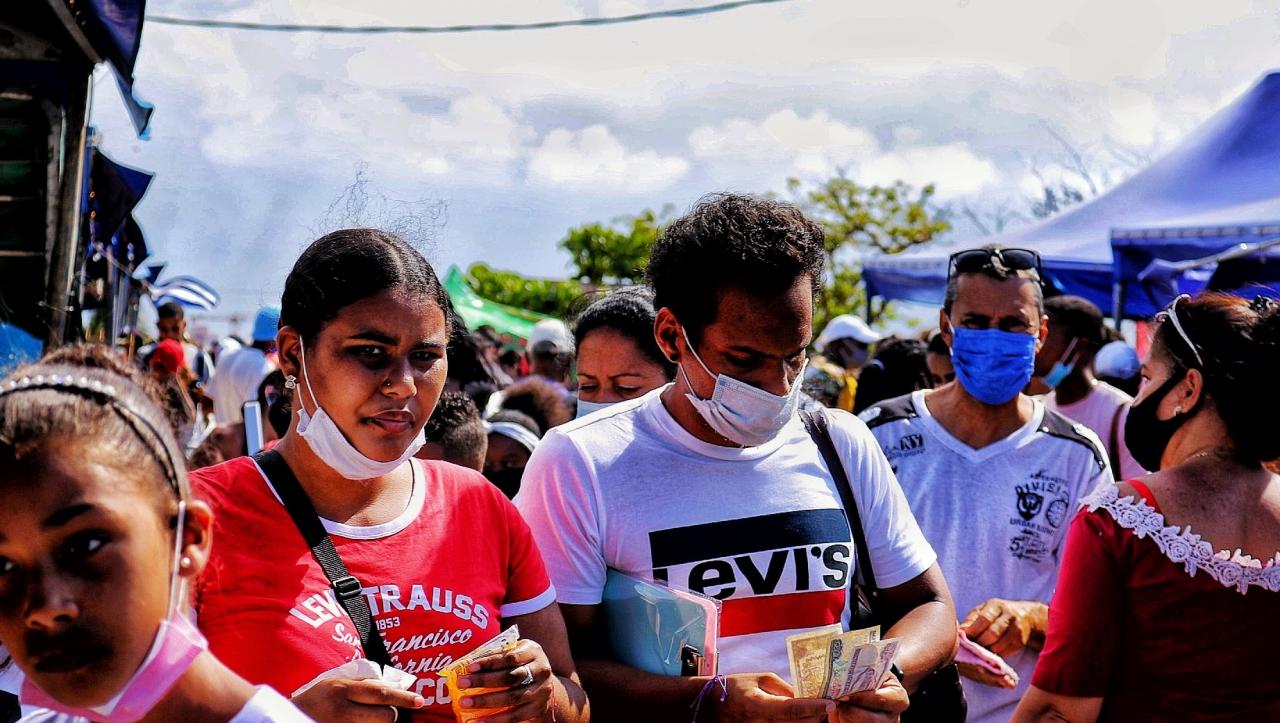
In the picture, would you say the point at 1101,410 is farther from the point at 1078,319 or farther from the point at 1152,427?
the point at 1152,427

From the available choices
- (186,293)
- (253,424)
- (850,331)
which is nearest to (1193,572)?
(253,424)

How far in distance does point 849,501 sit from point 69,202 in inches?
169

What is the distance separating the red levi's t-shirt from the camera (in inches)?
82.0

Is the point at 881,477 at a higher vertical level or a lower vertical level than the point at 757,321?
lower

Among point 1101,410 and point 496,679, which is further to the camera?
point 1101,410

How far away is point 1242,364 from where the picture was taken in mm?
2693

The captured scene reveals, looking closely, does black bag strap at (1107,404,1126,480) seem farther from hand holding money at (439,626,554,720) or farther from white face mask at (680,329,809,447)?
hand holding money at (439,626,554,720)

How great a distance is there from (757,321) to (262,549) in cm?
121

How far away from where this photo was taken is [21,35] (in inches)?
200

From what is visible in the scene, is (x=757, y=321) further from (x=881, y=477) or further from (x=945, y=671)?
(x=945, y=671)

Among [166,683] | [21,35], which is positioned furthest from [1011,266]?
[21,35]

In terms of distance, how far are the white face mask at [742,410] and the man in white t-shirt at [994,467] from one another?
3.94 ft

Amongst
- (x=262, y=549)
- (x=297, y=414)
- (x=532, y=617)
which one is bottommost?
(x=532, y=617)

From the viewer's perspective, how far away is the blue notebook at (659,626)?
7.98 feet
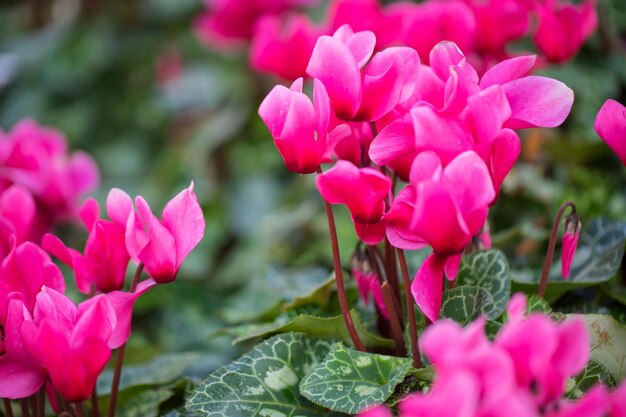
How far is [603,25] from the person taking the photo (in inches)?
66.5

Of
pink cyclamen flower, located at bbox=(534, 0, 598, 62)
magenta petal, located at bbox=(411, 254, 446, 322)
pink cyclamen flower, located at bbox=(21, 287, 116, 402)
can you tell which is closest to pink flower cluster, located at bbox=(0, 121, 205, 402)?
pink cyclamen flower, located at bbox=(21, 287, 116, 402)

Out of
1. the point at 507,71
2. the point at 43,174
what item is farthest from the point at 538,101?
the point at 43,174

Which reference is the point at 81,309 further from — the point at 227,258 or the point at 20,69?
the point at 20,69

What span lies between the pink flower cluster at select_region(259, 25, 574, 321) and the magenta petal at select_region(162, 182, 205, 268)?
0.11 metres

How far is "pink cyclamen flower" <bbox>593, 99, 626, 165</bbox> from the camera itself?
2.38ft

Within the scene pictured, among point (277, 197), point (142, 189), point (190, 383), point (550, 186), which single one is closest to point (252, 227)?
point (277, 197)

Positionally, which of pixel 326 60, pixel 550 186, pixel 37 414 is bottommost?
pixel 550 186

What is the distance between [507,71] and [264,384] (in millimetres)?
403

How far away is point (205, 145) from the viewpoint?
2322mm

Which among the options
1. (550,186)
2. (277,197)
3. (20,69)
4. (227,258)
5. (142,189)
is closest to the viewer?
(550,186)

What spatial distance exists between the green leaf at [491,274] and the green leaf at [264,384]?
0.60 feet

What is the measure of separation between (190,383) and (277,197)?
135 cm

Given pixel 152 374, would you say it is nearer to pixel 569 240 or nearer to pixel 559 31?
pixel 569 240

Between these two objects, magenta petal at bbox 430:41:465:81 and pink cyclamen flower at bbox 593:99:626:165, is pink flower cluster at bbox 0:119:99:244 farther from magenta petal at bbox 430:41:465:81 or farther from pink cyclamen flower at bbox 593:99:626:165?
pink cyclamen flower at bbox 593:99:626:165
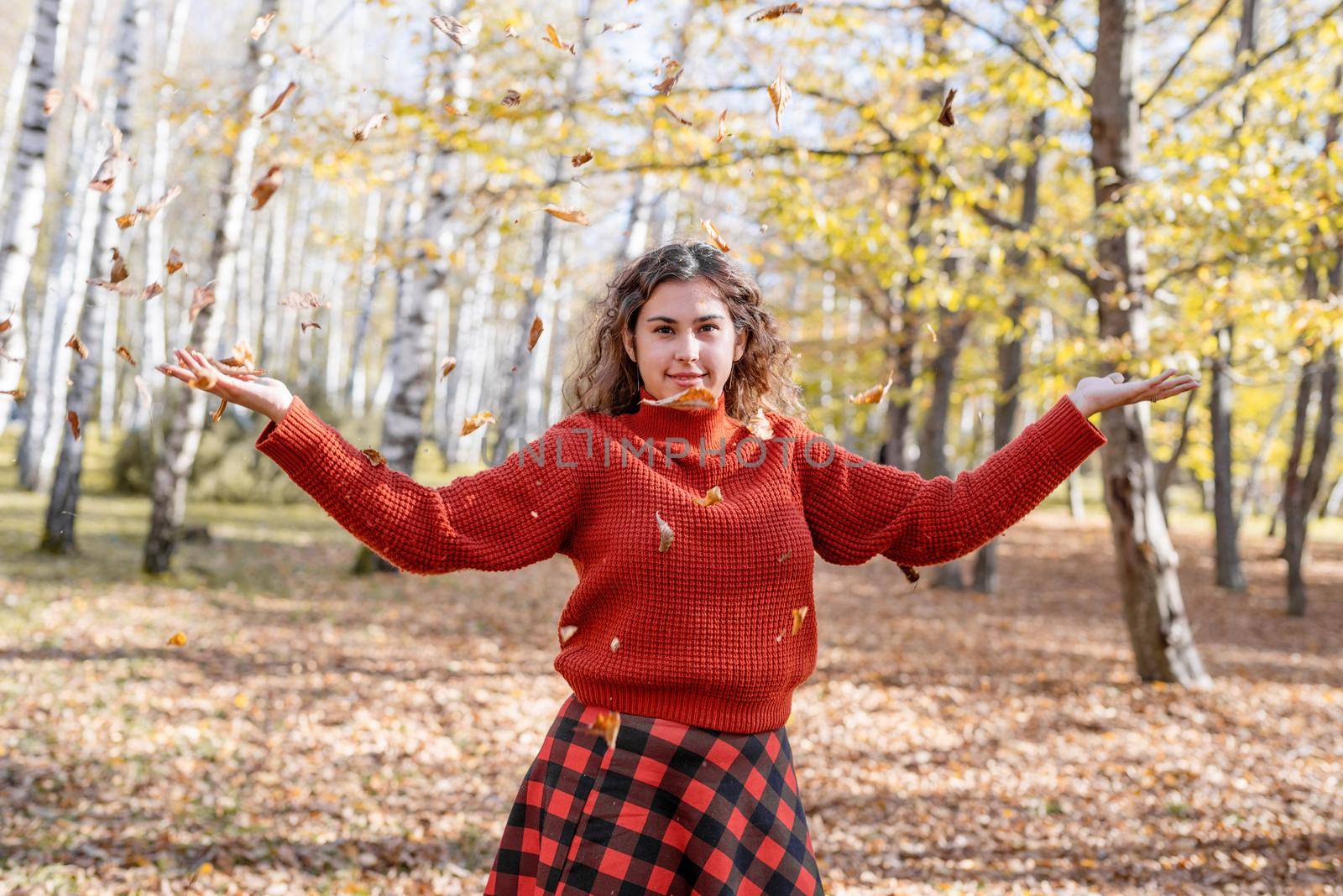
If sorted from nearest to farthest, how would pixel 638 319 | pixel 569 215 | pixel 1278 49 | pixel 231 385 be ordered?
pixel 231 385, pixel 638 319, pixel 569 215, pixel 1278 49

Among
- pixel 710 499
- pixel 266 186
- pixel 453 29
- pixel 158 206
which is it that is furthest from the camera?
pixel 453 29

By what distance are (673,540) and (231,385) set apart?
908 mm

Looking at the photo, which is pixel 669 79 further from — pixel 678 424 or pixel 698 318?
pixel 678 424

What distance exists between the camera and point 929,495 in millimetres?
2285

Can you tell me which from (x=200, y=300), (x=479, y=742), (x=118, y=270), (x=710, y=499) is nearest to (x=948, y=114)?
(x=710, y=499)

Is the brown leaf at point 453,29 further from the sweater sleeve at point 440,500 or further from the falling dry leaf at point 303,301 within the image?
the sweater sleeve at point 440,500

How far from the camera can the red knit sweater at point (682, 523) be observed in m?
2.00

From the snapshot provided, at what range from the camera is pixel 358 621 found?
8094 millimetres

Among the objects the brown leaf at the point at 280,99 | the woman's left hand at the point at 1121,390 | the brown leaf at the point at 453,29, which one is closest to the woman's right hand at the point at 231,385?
the brown leaf at the point at 280,99

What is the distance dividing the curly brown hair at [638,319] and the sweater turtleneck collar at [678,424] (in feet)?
0.33

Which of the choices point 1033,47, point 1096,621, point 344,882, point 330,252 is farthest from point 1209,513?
point 344,882

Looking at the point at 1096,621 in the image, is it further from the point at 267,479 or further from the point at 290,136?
the point at 267,479

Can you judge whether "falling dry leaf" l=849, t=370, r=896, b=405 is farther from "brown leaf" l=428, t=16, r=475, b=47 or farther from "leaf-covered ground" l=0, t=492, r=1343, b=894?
"leaf-covered ground" l=0, t=492, r=1343, b=894

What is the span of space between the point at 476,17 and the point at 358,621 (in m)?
4.72
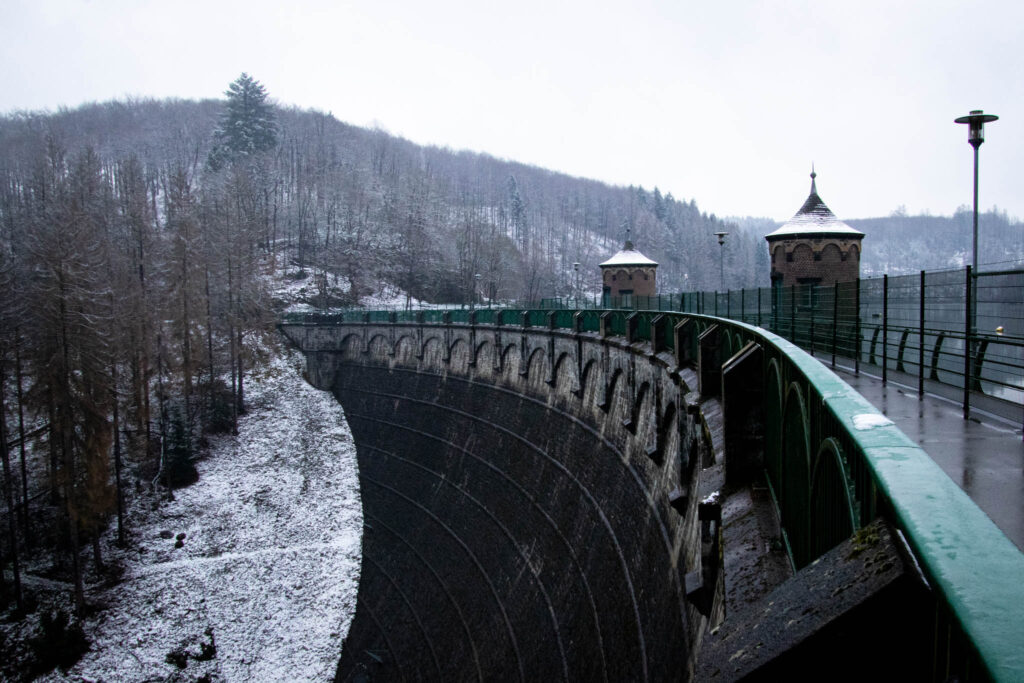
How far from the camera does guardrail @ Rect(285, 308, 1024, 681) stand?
1105 millimetres

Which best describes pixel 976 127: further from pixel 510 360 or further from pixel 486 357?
pixel 486 357

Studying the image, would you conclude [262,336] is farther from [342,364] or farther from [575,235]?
[575,235]

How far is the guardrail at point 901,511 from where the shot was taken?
1.11 metres

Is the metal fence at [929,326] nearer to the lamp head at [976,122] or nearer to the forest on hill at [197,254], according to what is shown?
the lamp head at [976,122]

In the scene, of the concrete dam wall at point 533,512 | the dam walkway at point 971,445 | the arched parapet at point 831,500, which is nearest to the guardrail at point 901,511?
the arched parapet at point 831,500

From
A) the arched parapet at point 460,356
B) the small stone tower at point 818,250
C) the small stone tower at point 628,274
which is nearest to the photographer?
the small stone tower at point 818,250

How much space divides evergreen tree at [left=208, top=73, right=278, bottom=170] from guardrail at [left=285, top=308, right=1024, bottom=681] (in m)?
99.3

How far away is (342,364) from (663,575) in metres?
40.1

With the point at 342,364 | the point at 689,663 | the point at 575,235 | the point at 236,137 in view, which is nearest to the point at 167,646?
the point at 689,663

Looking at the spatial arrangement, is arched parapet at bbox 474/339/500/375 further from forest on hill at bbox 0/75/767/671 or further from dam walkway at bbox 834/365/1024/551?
dam walkway at bbox 834/365/1024/551

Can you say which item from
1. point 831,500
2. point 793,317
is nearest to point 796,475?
point 831,500

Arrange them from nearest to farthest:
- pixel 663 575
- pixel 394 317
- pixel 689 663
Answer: pixel 689 663
pixel 663 575
pixel 394 317

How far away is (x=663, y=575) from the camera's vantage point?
12.0 m

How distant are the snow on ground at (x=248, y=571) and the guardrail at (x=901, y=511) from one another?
25.1 metres
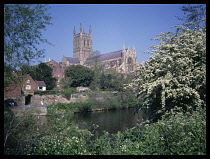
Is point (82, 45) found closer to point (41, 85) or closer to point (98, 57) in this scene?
point (98, 57)

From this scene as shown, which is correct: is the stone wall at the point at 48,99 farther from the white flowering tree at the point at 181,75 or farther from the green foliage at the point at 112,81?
the white flowering tree at the point at 181,75

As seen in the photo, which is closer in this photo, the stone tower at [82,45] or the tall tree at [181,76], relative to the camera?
the tall tree at [181,76]

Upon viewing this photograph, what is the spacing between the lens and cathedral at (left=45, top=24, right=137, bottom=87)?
61.0 meters

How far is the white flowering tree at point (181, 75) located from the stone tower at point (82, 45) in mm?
90292

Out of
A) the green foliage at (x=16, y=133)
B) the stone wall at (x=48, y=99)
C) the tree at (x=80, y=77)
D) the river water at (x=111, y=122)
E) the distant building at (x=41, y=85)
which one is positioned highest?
the tree at (x=80, y=77)

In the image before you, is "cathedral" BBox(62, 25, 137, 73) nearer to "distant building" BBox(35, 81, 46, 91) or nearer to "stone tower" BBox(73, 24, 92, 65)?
"stone tower" BBox(73, 24, 92, 65)

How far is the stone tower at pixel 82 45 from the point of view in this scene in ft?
327

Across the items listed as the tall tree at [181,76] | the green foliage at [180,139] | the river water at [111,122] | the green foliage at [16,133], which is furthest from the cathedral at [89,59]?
the green foliage at [180,139]

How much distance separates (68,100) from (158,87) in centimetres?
3223

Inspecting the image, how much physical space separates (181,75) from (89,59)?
60938 mm

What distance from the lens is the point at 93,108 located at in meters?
36.0

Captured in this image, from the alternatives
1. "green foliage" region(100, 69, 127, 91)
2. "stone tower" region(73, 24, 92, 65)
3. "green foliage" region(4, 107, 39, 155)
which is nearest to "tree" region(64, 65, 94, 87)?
"green foliage" region(100, 69, 127, 91)
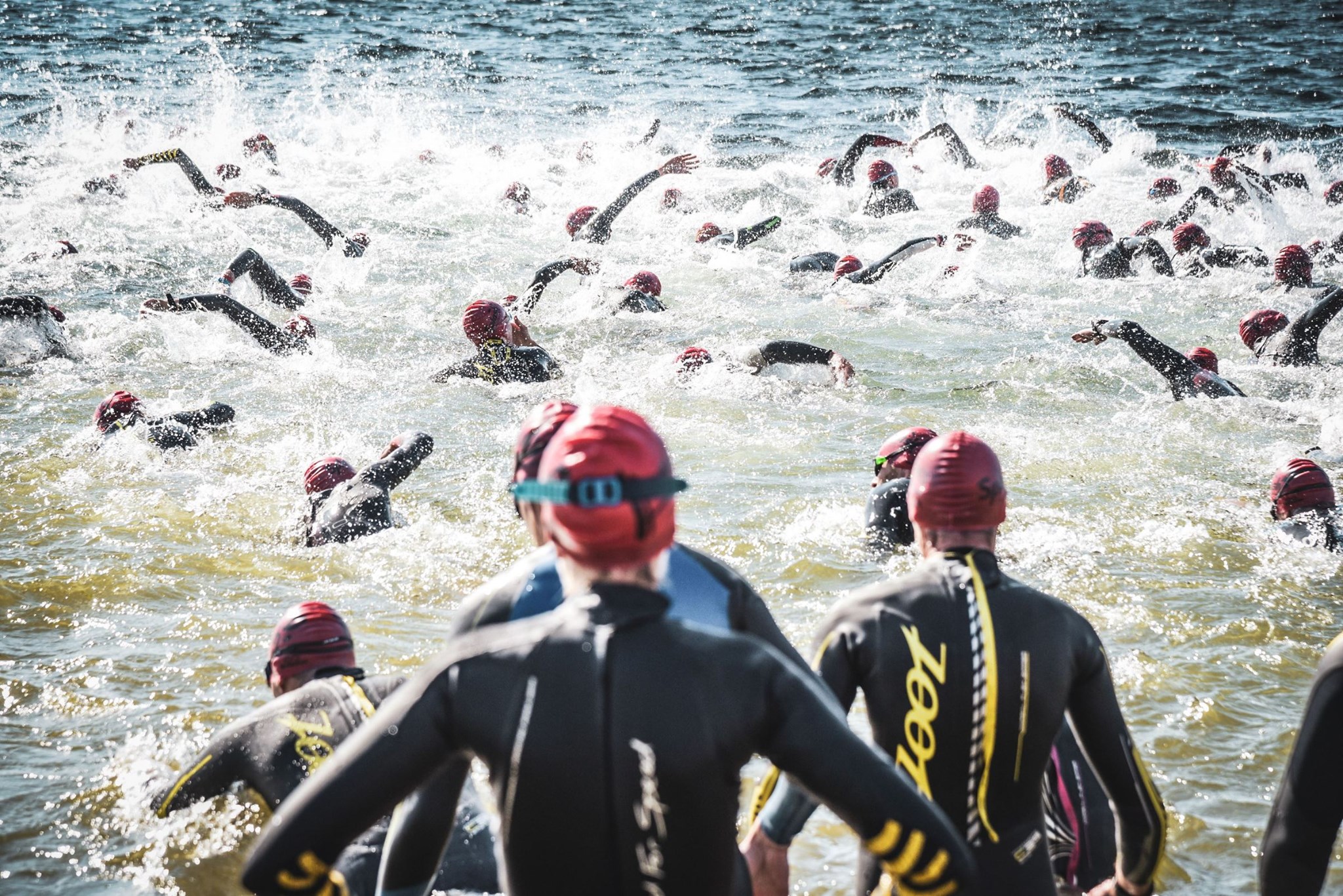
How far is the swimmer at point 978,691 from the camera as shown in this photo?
119 inches

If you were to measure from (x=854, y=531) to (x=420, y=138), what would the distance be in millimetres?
24884

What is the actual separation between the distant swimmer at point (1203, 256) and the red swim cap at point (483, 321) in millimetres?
10875

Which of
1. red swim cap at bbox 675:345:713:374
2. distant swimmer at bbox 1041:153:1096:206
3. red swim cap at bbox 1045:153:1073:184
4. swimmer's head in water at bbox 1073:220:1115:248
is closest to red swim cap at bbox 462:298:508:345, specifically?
red swim cap at bbox 675:345:713:374

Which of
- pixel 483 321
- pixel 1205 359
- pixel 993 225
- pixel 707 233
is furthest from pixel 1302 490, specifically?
pixel 707 233

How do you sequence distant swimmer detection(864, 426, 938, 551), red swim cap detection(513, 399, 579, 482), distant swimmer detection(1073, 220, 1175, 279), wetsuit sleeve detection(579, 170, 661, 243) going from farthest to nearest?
distant swimmer detection(1073, 220, 1175, 279)
wetsuit sleeve detection(579, 170, 661, 243)
distant swimmer detection(864, 426, 938, 551)
red swim cap detection(513, 399, 579, 482)

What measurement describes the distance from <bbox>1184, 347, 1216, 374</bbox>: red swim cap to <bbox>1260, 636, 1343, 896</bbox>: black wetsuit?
9.25 m

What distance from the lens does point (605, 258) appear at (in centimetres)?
1838

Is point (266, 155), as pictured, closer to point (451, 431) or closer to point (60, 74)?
point (60, 74)

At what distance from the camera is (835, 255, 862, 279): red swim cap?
16.0 metres

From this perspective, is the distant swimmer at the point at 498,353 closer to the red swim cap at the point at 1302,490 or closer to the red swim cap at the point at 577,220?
the red swim cap at the point at 1302,490

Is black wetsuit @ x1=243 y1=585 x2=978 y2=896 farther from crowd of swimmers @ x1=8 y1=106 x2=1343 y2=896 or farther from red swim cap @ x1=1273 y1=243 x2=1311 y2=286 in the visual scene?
red swim cap @ x1=1273 y1=243 x2=1311 y2=286

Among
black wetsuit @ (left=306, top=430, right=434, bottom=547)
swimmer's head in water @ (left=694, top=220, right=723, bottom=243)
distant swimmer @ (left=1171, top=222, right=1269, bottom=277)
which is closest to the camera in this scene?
black wetsuit @ (left=306, top=430, right=434, bottom=547)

============

→ **Work to do**: Every line from the line containing "How do you sequence" to the last line of the material above must be repeated exactly, and no other line.

→ **Expected answer**:
How do you sequence distant swimmer detection(864, 426, 938, 551), red swim cap detection(513, 399, 579, 482), distant swimmer detection(1073, 220, 1175, 279), wetsuit sleeve detection(579, 170, 661, 243) going from farthest to nearest?
distant swimmer detection(1073, 220, 1175, 279)
wetsuit sleeve detection(579, 170, 661, 243)
distant swimmer detection(864, 426, 938, 551)
red swim cap detection(513, 399, 579, 482)

What measurement describes the distance from <bbox>1184, 347, 1216, 374</bbox>: red swim cap to <bbox>1260, 636, 1343, 896</bbox>: black wetsuit?
9.25 m

What distance from the lens does point (605, 258) appear at (in centimetres)?
1838

Is point (266, 155), as pictured, closer to point (451, 431) or closer to point (60, 74)?
point (60, 74)

At what distance from the camera is (835, 255, 862, 279): red swim cap?
16.0 metres

From this perspective, is the distant swimmer at the point at 498,353 closer to the red swim cap at the point at 1302,490 or closer to the red swim cap at the point at 577,220?
the red swim cap at the point at 1302,490

Is black wetsuit @ x1=243 y1=585 x2=978 y2=896 farther from crowd of swimmers @ x1=8 y1=106 x2=1343 y2=896 or farther from red swim cap @ x1=1273 y1=243 x2=1311 y2=286 in the visual scene?
red swim cap @ x1=1273 y1=243 x2=1311 y2=286

Among
black wetsuit @ (left=306, top=430, right=434, bottom=547)
swimmer's head in water @ (left=694, top=220, right=723, bottom=243)
distant swimmer @ (left=1171, top=222, right=1269, bottom=277)
which is closest to the camera in this scene?
black wetsuit @ (left=306, top=430, right=434, bottom=547)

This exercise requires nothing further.